Francophone Association angry MLAs killed Bill 1
The Iqaluit-based Francophone Association of Nunavut described the legislative assembly’s decision to kill Bill 1, the proposed education act, “totally unacceptable” in a news release issued late last week.
“Abandoning Bill 1 means maintaining the status quo: this is totally unacceptable,” said Paul Landry, president of the association.
“Maintaining the status quo means that we keep living with an Education Act inherited from the NWT. An act that is unconstitutional. An act that does not meet the expectations of Nunavummiut.”
Last fall, the association contracted the services of Iqaluit lawyer Paul Crowley and declared its intention to take the government to court if it didn’t bring the bill into compliance with the Charter of Rights and Freedoms.
As a result, the Nunavut government formed a working group made up of representatives from the association, the French district education authority and the departments of education and justice.

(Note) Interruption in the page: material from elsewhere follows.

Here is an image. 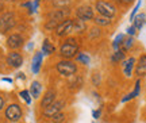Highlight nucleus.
I'll return each mask as SVG.
<instances>
[{"instance_id":"nucleus-18","label":"nucleus","mask_w":146,"mask_h":123,"mask_svg":"<svg viewBox=\"0 0 146 123\" xmlns=\"http://www.w3.org/2000/svg\"><path fill=\"white\" fill-rule=\"evenodd\" d=\"M134 46V38L133 37H127V38H123V41H122V43H120V47L119 50H122L123 53H126V51L129 50V49H131V47Z\"/></svg>"},{"instance_id":"nucleus-16","label":"nucleus","mask_w":146,"mask_h":123,"mask_svg":"<svg viewBox=\"0 0 146 123\" xmlns=\"http://www.w3.org/2000/svg\"><path fill=\"white\" fill-rule=\"evenodd\" d=\"M41 51H42V54H45V56H50V54H53V53L56 51V46H54L49 39H45V41L42 42Z\"/></svg>"},{"instance_id":"nucleus-35","label":"nucleus","mask_w":146,"mask_h":123,"mask_svg":"<svg viewBox=\"0 0 146 123\" xmlns=\"http://www.w3.org/2000/svg\"><path fill=\"white\" fill-rule=\"evenodd\" d=\"M41 3V0H35V1H33V12H35L36 8H38V5Z\"/></svg>"},{"instance_id":"nucleus-28","label":"nucleus","mask_w":146,"mask_h":123,"mask_svg":"<svg viewBox=\"0 0 146 123\" xmlns=\"http://www.w3.org/2000/svg\"><path fill=\"white\" fill-rule=\"evenodd\" d=\"M52 120H53V123H62L64 120H65V114L58 112V114H56V115H53Z\"/></svg>"},{"instance_id":"nucleus-37","label":"nucleus","mask_w":146,"mask_h":123,"mask_svg":"<svg viewBox=\"0 0 146 123\" xmlns=\"http://www.w3.org/2000/svg\"><path fill=\"white\" fill-rule=\"evenodd\" d=\"M18 77L22 78V80H26V76H25V73H18Z\"/></svg>"},{"instance_id":"nucleus-19","label":"nucleus","mask_w":146,"mask_h":123,"mask_svg":"<svg viewBox=\"0 0 146 123\" xmlns=\"http://www.w3.org/2000/svg\"><path fill=\"white\" fill-rule=\"evenodd\" d=\"M139 89H141V81H139V80H137V82H135V88H134V91L129 93V95H127L126 98H123V100H122V102L126 103V102H129V100H131V99L137 98V96L139 95Z\"/></svg>"},{"instance_id":"nucleus-14","label":"nucleus","mask_w":146,"mask_h":123,"mask_svg":"<svg viewBox=\"0 0 146 123\" xmlns=\"http://www.w3.org/2000/svg\"><path fill=\"white\" fill-rule=\"evenodd\" d=\"M134 65H135V58H134V57H130V58H127V60L123 62V73H125L127 77H130L131 74H133Z\"/></svg>"},{"instance_id":"nucleus-32","label":"nucleus","mask_w":146,"mask_h":123,"mask_svg":"<svg viewBox=\"0 0 146 123\" xmlns=\"http://www.w3.org/2000/svg\"><path fill=\"white\" fill-rule=\"evenodd\" d=\"M126 33H127L130 37H133V35H135V34H137V29L134 27V26H130V27L126 30Z\"/></svg>"},{"instance_id":"nucleus-21","label":"nucleus","mask_w":146,"mask_h":123,"mask_svg":"<svg viewBox=\"0 0 146 123\" xmlns=\"http://www.w3.org/2000/svg\"><path fill=\"white\" fill-rule=\"evenodd\" d=\"M53 7H56L57 10L61 8H69V5L72 4V0H52Z\"/></svg>"},{"instance_id":"nucleus-33","label":"nucleus","mask_w":146,"mask_h":123,"mask_svg":"<svg viewBox=\"0 0 146 123\" xmlns=\"http://www.w3.org/2000/svg\"><path fill=\"white\" fill-rule=\"evenodd\" d=\"M100 115H102V111H100V110H95V111H92V116H94L95 119H99Z\"/></svg>"},{"instance_id":"nucleus-4","label":"nucleus","mask_w":146,"mask_h":123,"mask_svg":"<svg viewBox=\"0 0 146 123\" xmlns=\"http://www.w3.org/2000/svg\"><path fill=\"white\" fill-rule=\"evenodd\" d=\"M76 18L78 21H92L95 18V10L91 5H80L76 8Z\"/></svg>"},{"instance_id":"nucleus-39","label":"nucleus","mask_w":146,"mask_h":123,"mask_svg":"<svg viewBox=\"0 0 146 123\" xmlns=\"http://www.w3.org/2000/svg\"><path fill=\"white\" fill-rule=\"evenodd\" d=\"M3 1H15V0H3Z\"/></svg>"},{"instance_id":"nucleus-5","label":"nucleus","mask_w":146,"mask_h":123,"mask_svg":"<svg viewBox=\"0 0 146 123\" xmlns=\"http://www.w3.org/2000/svg\"><path fill=\"white\" fill-rule=\"evenodd\" d=\"M73 26H74V19H69L66 18L65 21H62L56 29V35L57 37H66L73 31Z\"/></svg>"},{"instance_id":"nucleus-17","label":"nucleus","mask_w":146,"mask_h":123,"mask_svg":"<svg viewBox=\"0 0 146 123\" xmlns=\"http://www.w3.org/2000/svg\"><path fill=\"white\" fill-rule=\"evenodd\" d=\"M135 72L138 76H145L146 74V54L142 56L139 60H138V64H137Z\"/></svg>"},{"instance_id":"nucleus-40","label":"nucleus","mask_w":146,"mask_h":123,"mask_svg":"<svg viewBox=\"0 0 146 123\" xmlns=\"http://www.w3.org/2000/svg\"><path fill=\"white\" fill-rule=\"evenodd\" d=\"M0 26H1V19H0Z\"/></svg>"},{"instance_id":"nucleus-6","label":"nucleus","mask_w":146,"mask_h":123,"mask_svg":"<svg viewBox=\"0 0 146 123\" xmlns=\"http://www.w3.org/2000/svg\"><path fill=\"white\" fill-rule=\"evenodd\" d=\"M22 108L19 104L16 103H12L8 107L5 108V118L8 119L10 122H18L19 119L22 118Z\"/></svg>"},{"instance_id":"nucleus-38","label":"nucleus","mask_w":146,"mask_h":123,"mask_svg":"<svg viewBox=\"0 0 146 123\" xmlns=\"http://www.w3.org/2000/svg\"><path fill=\"white\" fill-rule=\"evenodd\" d=\"M3 81H7V82H12V78H8V77H3Z\"/></svg>"},{"instance_id":"nucleus-7","label":"nucleus","mask_w":146,"mask_h":123,"mask_svg":"<svg viewBox=\"0 0 146 123\" xmlns=\"http://www.w3.org/2000/svg\"><path fill=\"white\" fill-rule=\"evenodd\" d=\"M7 64L10 65L11 68H14V69H18V68H21L23 65V57L19 51L16 50H12L8 53V56H7Z\"/></svg>"},{"instance_id":"nucleus-13","label":"nucleus","mask_w":146,"mask_h":123,"mask_svg":"<svg viewBox=\"0 0 146 123\" xmlns=\"http://www.w3.org/2000/svg\"><path fill=\"white\" fill-rule=\"evenodd\" d=\"M1 25H3V30L7 31L10 30L11 27H14L15 26V18H14V14L12 12H7L3 15L1 18Z\"/></svg>"},{"instance_id":"nucleus-36","label":"nucleus","mask_w":146,"mask_h":123,"mask_svg":"<svg viewBox=\"0 0 146 123\" xmlns=\"http://www.w3.org/2000/svg\"><path fill=\"white\" fill-rule=\"evenodd\" d=\"M4 99L1 98V96H0V110H3V107H4Z\"/></svg>"},{"instance_id":"nucleus-8","label":"nucleus","mask_w":146,"mask_h":123,"mask_svg":"<svg viewBox=\"0 0 146 123\" xmlns=\"http://www.w3.org/2000/svg\"><path fill=\"white\" fill-rule=\"evenodd\" d=\"M64 106H65V102H64V100H57V102H54L53 104H50L47 108L43 110V115H45L46 118H52L53 115L61 112V110L64 108Z\"/></svg>"},{"instance_id":"nucleus-9","label":"nucleus","mask_w":146,"mask_h":123,"mask_svg":"<svg viewBox=\"0 0 146 123\" xmlns=\"http://www.w3.org/2000/svg\"><path fill=\"white\" fill-rule=\"evenodd\" d=\"M23 43H25V39H23V37L21 34H11L8 35L7 38V46L10 47L11 50H16V49H19V47L23 46Z\"/></svg>"},{"instance_id":"nucleus-26","label":"nucleus","mask_w":146,"mask_h":123,"mask_svg":"<svg viewBox=\"0 0 146 123\" xmlns=\"http://www.w3.org/2000/svg\"><path fill=\"white\" fill-rule=\"evenodd\" d=\"M123 38H125V35H123V34H118V35L115 37V39L112 41V47L115 49V51L119 50L120 43H122V41H123Z\"/></svg>"},{"instance_id":"nucleus-20","label":"nucleus","mask_w":146,"mask_h":123,"mask_svg":"<svg viewBox=\"0 0 146 123\" xmlns=\"http://www.w3.org/2000/svg\"><path fill=\"white\" fill-rule=\"evenodd\" d=\"M133 22H134V27H135L137 30H141L142 29V26L145 25V22H146V15L145 14H139V15H137L134 19H133Z\"/></svg>"},{"instance_id":"nucleus-29","label":"nucleus","mask_w":146,"mask_h":123,"mask_svg":"<svg viewBox=\"0 0 146 123\" xmlns=\"http://www.w3.org/2000/svg\"><path fill=\"white\" fill-rule=\"evenodd\" d=\"M61 22H57V21H47L45 23V29L46 30H56L57 29V26L60 25Z\"/></svg>"},{"instance_id":"nucleus-31","label":"nucleus","mask_w":146,"mask_h":123,"mask_svg":"<svg viewBox=\"0 0 146 123\" xmlns=\"http://www.w3.org/2000/svg\"><path fill=\"white\" fill-rule=\"evenodd\" d=\"M139 7H141V0H138V3H137V5L134 7V10H133V12H131V15H130V21H131V22H133V19L135 18L137 11L139 10Z\"/></svg>"},{"instance_id":"nucleus-2","label":"nucleus","mask_w":146,"mask_h":123,"mask_svg":"<svg viewBox=\"0 0 146 123\" xmlns=\"http://www.w3.org/2000/svg\"><path fill=\"white\" fill-rule=\"evenodd\" d=\"M56 69L57 72L61 74V76H65V77H70V76H74L76 72H77V65L74 64L73 61L70 60H61L56 64Z\"/></svg>"},{"instance_id":"nucleus-34","label":"nucleus","mask_w":146,"mask_h":123,"mask_svg":"<svg viewBox=\"0 0 146 123\" xmlns=\"http://www.w3.org/2000/svg\"><path fill=\"white\" fill-rule=\"evenodd\" d=\"M119 4H122V5H129L130 3H133L134 0H116Z\"/></svg>"},{"instance_id":"nucleus-25","label":"nucleus","mask_w":146,"mask_h":123,"mask_svg":"<svg viewBox=\"0 0 146 123\" xmlns=\"http://www.w3.org/2000/svg\"><path fill=\"white\" fill-rule=\"evenodd\" d=\"M77 61L78 62H83L84 65H89V62H91V58H89L88 54H85V53H77Z\"/></svg>"},{"instance_id":"nucleus-1","label":"nucleus","mask_w":146,"mask_h":123,"mask_svg":"<svg viewBox=\"0 0 146 123\" xmlns=\"http://www.w3.org/2000/svg\"><path fill=\"white\" fill-rule=\"evenodd\" d=\"M78 53V45L74 38H68L65 39L64 43L60 47V56L62 57L64 60H70L74 56H77Z\"/></svg>"},{"instance_id":"nucleus-27","label":"nucleus","mask_w":146,"mask_h":123,"mask_svg":"<svg viewBox=\"0 0 146 123\" xmlns=\"http://www.w3.org/2000/svg\"><path fill=\"white\" fill-rule=\"evenodd\" d=\"M19 96L26 102V104H31V95H30V92H29L27 89L21 91V92H19Z\"/></svg>"},{"instance_id":"nucleus-30","label":"nucleus","mask_w":146,"mask_h":123,"mask_svg":"<svg viewBox=\"0 0 146 123\" xmlns=\"http://www.w3.org/2000/svg\"><path fill=\"white\" fill-rule=\"evenodd\" d=\"M100 34H102V31H100V29H91V31H89V38H96V37H99Z\"/></svg>"},{"instance_id":"nucleus-22","label":"nucleus","mask_w":146,"mask_h":123,"mask_svg":"<svg viewBox=\"0 0 146 123\" xmlns=\"http://www.w3.org/2000/svg\"><path fill=\"white\" fill-rule=\"evenodd\" d=\"M123 58H125V53L122 50H116V51H114L112 56H111V62H112V64H118V62H120Z\"/></svg>"},{"instance_id":"nucleus-10","label":"nucleus","mask_w":146,"mask_h":123,"mask_svg":"<svg viewBox=\"0 0 146 123\" xmlns=\"http://www.w3.org/2000/svg\"><path fill=\"white\" fill-rule=\"evenodd\" d=\"M69 15V8H61V10H54L52 12L47 14V18L50 21H57V22H62L66 19V16Z\"/></svg>"},{"instance_id":"nucleus-15","label":"nucleus","mask_w":146,"mask_h":123,"mask_svg":"<svg viewBox=\"0 0 146 123\" xmlns=\"http://www.w3.org/2000/svg\"><path fill=\"white\" fill-rule=\"evenodd\" d=\"M29 92H30V95H31V98L38 99L39 96H41V92H42V84L39 81H33Z\"/></svg>"},{"instance_id":"nucleus-12","label":"nucleus","mask_w":146,"mask_h":123,"mask_svg":"<svg viewBox=\"0 0 146 123\" xmlns=\"http://www.w3.org/2000/svg\"><path fill=\"white\" fill-rule=\"evenodd\" d=\"M42 60H43V54L42 51H36L34 57H33L31 61V70L34 74H38L39 70H41V65H42Z\"/></svg>"},{"instance_id":"nucleus-24","label":"nucleus","mask_w":146,"mask_h":123,"mask_svg":"<svg viewBox=\"0 0 146 123\" xmlns=\"http://www.w3.org/2000/svg\"><path fill=\"white\" fill-rule=\"evenodd\" d=\"M85 30V23L83 21H78L74 19V26H73V31H77V33H84Z\"/></svg>"},{"instance_id":"nucleus-3","label":"nucleus","mask_w":146,"mask_h":123,"mask_svg":"<svg viewBox=\"0 0 146 123\" xmlns=\"http://www.w3.org/2000/svg\"><path fill=\"white\" fill-rule=\"evenodd\" d=\"M95 10L99 12L100 16H104V18H108V19L114 18L115 14H116V8L106 0H98L96 4H95Z\"/></svg>"},{"instance_id":"nucleus-23","label":"nucleus","mask_w":146,"mask_h":123,"mask_svg":"<svg viewBox=\"0 0 146 123\" xmlns=\"http://www.w3.org/2000/svg\"><path fill=\"white\" fill-rule=\"evenodd\" d=\"M94 22L98 26H108V25H111V19L104 18V16H95Z\"/></svg>"},{"instance_id":"nucleus-11","label":"nucleus","mask_w":146,"mask_h":123,"mask_svg":"<svg viewBox=\"0 0 146 123\" xmlns=\"http://www.w3.org/2000/svg\"><path fill=\"white\" fill-rule=\"evenodd\" d=\"M56 96H57V93H56L54 89H49V91H46L45 96H43L42 100H41V107L43 108V110L47 108L50 104H53V103L56 102Z\"/></svg>"}]
</instances>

This past February, the association and the GN signed a joint submission to the standing committee proposing a series of amendments to the bill.
“These amendments represented a major step in the right direction,” the news release says. “While they do not, on their own, ensure that the legislation is up to the standards set out in the Charter, the AFN was hopeful that the working group would develop regulations that would ensure that the complete legislative package, the legislation and the regulations, would meet the constitutional requirements.”
The association believes that only half the work is done, and that the French DEA was premature in calling the bill unconstitutional in a story published in Nunatsiaq News on March 21.
“We were quite confident, based on the cooperation that had been cultivated, that a satisfactory legislative package would have been developed,” Landry said. “We will go to court to defend our rights if we have to but it is never the preferred road.”